Le début de saison d’Aprilia était inespéré.
Après sept longues années de développement, la firme de Noale
semblait enfin avoir une machine capable de jouer un titre mondial.
Encore plus fou, Maverick Viñales retrouvait le feu sacré et
montait sur le podium. Mais depuis quelques courses, rien
ne va plus. Ensemble, analysons ce rendez-vous manqué.
I) Aleix Espargaró, vraiment candidat au
titre ?
Il est nécessaire de comprendre que non, l’Aprilia n’a
jamais été si excellente que cela. Certes,
Aleix Espargaró arrivait à faire fonctionner sa
monture mais n’a jamais pris la position de favori. En réalité, il
parvenait à maintenir Aprilia à flot sans jamais se montrer le plus
impressionnant. À vrai dire, Aleix n’a été cherché sa position qu’à
trois reprises dans la saison ; sur la piste de Termas de
Río Hondo, dans la cathédrale d’Assen ainsi qu’à Buriram.

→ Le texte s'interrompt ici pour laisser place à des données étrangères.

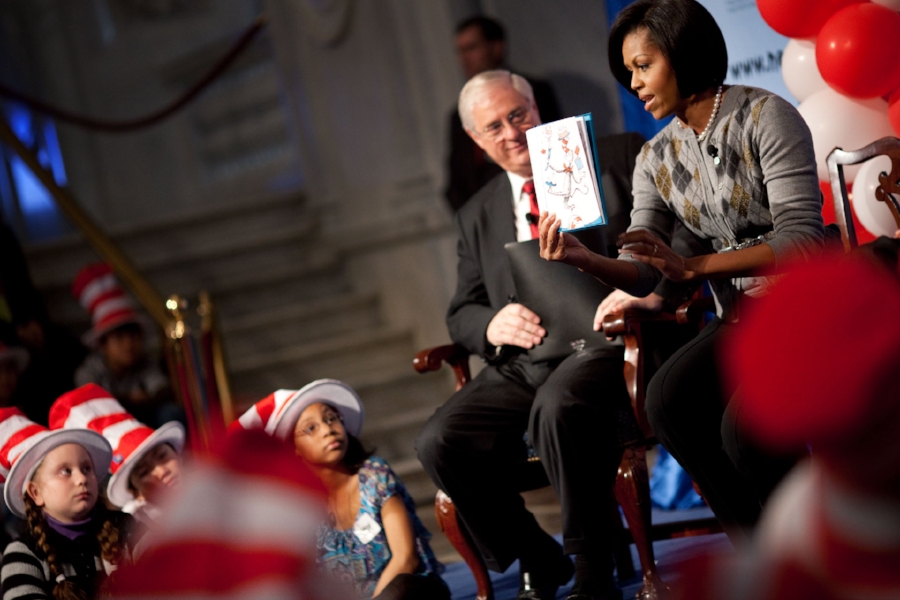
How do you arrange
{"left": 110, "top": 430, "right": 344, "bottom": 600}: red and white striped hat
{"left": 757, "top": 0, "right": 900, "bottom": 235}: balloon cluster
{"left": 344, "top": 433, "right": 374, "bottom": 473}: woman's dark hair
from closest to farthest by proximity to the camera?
{"left": 110, "top": 430, "right": 344, "bottom": 600}: red and white striped hat → {"left": 757, "top": 0, "right": 900, "bottom": 235}: balloon cluster → {"left": 344, "top": 433, "right": 374, "bottom": 473}: woman's dark hair

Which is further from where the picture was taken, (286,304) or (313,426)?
(286,304)

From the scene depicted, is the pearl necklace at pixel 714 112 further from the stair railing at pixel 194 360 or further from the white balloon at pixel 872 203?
the stair railing at pixel 194 360

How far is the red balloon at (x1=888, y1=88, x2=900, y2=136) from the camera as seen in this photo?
2789mm

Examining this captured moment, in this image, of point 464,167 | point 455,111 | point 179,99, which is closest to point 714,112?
point 464,167

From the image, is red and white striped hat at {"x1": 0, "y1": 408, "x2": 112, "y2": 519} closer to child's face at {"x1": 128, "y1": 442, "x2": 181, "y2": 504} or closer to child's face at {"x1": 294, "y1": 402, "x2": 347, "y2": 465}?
child's face at {"x1": 128, "y1": 442, "x2": 181, "y2": 504}

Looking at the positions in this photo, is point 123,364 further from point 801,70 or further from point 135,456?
point 801,70

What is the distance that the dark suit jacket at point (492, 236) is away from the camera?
289cm

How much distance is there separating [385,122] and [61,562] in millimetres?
3164

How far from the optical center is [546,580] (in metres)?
2.84

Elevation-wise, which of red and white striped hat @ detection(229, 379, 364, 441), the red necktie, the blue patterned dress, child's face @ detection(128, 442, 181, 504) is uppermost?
the red necktie

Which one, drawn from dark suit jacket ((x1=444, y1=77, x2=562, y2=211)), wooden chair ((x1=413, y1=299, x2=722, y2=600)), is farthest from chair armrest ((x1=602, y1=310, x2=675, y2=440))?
dark suit jacket ((x1=444, y1=77, x2=562, y2=211))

Lors de ces trois manches, l’aîné Espargaró était proactif,
poussait pour son résultat et ne défendait pas pour le garder, si
cela fait sens.
Attention : Nous ne dénigrons aucunement l’exploit réalisé
par les équipes Aprilia et Aleix Espargaró en particulier, bien au
contraire. Mais la MotoGP moderne et le nombre de course
plus important ne récompensent plus la régularité, uniquement la
vitesse. Aleix a trop rarement eu la vélocité de
Quartararo, Bastianini ou
Bagnaia.
Se maintenir à une vingtaine de points du leader est un tour de
force, mais qui, malheureusement peut-être, ne paye (et ne payera)

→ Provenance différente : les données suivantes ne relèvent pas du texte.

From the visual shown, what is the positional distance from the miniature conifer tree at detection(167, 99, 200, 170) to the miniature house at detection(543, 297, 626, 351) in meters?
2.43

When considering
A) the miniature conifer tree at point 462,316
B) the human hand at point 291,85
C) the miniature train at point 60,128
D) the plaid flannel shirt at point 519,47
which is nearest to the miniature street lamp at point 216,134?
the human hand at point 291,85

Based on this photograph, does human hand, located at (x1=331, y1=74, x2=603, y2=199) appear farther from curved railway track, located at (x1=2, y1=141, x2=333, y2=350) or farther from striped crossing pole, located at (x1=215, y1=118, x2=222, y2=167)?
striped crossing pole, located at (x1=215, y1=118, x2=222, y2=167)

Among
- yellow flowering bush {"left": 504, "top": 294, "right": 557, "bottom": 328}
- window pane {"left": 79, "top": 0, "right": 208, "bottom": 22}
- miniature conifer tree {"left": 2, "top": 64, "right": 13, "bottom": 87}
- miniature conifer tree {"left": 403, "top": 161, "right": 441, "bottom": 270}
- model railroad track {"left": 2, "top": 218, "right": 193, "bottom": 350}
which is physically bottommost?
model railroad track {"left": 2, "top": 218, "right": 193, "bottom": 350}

plus. Nous vous le confions depuis la mi-saison, et nous réitérons
aujourd’hui : Aleix n’a jamais été un véritable candidat au
titre. Une telle régularité (il est le seul pilote MotoGP
ayant terminé toutes les courses cette année) est admirable, mais
non désirée. S’il avait pu aller plus vite, il l’aurait
fait.
II) « Deux vrais ne font pas un faux »
Ainsi, la performance de l’Aprilia a quelque peu été surcotée par
les observateurs. Il ne faut pas oublier qu’Aleix Espargaró est
l’un des plus grands pilotes du XXIe siècle, et a déjà fait des
miracles avec des machines de second rang, notamment lors de
l’époque CRT. Si un pilote peut compenser les lacunes
de sa machine par une hargne et une volonté à toute épreuve, c’est
bien lui.
Cependant, l’on ne peut pas nier que la performance intrinsèque de
l’Aprilia RS-GP a chuté depuis Motegi. Quoique le terme
« chuter » n’est peut-être pas assez fort. Les
chiffres sont formels, il s’agit d’une dégringolade sans commune
mesure.
Aucun des deux pilotes n’a réussi à faire mieux que
septième (Viñales à Motegi et Buriram), et Aleix
Espargaró ne trouve plus de solutions. De plus, une erreur humaine
comme signalée sur le circuit japonais trahit une confiance
altérée, mêlée à une inexpérience dans les situations tendues.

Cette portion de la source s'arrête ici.